*WHAT IS BEING ASKED:* Rewrite every entry below, substituting "national flag" for each "mexican flag" and keeping everything else the same. Leave out the pictures.

--- start of RECORD EXTRACTS ---

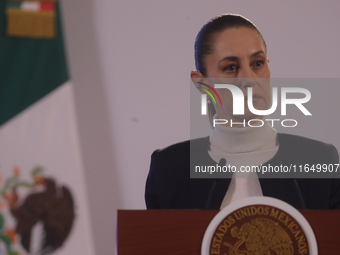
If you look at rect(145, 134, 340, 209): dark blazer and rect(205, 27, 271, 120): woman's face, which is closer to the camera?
rect(145, 134, 340, 209): dark blazer

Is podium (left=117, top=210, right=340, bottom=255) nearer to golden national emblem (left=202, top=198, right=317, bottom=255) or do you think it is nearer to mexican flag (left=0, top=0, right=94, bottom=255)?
golden national emblem (left=202, top=198, right=317, bottom=255)

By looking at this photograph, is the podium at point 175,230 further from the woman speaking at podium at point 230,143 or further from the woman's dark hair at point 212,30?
the woman's dark hair at point 212,30

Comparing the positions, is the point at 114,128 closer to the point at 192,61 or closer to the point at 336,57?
the point at 192,61

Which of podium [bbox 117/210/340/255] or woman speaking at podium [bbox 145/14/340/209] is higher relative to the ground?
woman speaking at podium [bbox 145/14/340/209]

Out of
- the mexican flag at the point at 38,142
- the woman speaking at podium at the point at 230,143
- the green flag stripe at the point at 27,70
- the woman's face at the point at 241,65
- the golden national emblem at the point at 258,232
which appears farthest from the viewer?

--- end of RECORD EXTRACTS ---

*TASK ANSWER:*
If you look at rect(145, 134, 340, 209): dark blazer and rect(205, 27, 271, 120): woman's face, which is closer to the camera?
rect(145, 134, 340, 209): dark blazer

Is podium (left=117, top=210, right=340, bottom=255) nearer to golden national emblem (left=202, top=198, right=317, bottom=255) or do you think it is nearer to national flag (left=0, top=0, right=94, bottom=255)?
golden national emblem (left=202, top=198, right=317, bottom=255)

By looking at this photograph, is the podium at point 175,230 further from the woman speaking at podium at point 230,143 or further from the woman's dark hair at point 212,30?
the woman's dark hair at point 212,30

Comparing the positions, is the point at 114,128 closer to the point at 192,61 or closer to the point at 336,57?
the point at 192,61

Which of podium [bbox 117/210/340/255] or woman speaking at podium [bbox 145/14/340/209] is higher relative to the ground?
woman speaking at podium [bbox 145/14/340/209]

Out of
- the national flag at the point at 38,142
- the woman speaking at podium at the point at 230,143
- the green flag stripe at the point at 27,70
- the woman's face at the point at 241,65
- the golden national emblem at the point at 258,232
which appears farthest from the viewer?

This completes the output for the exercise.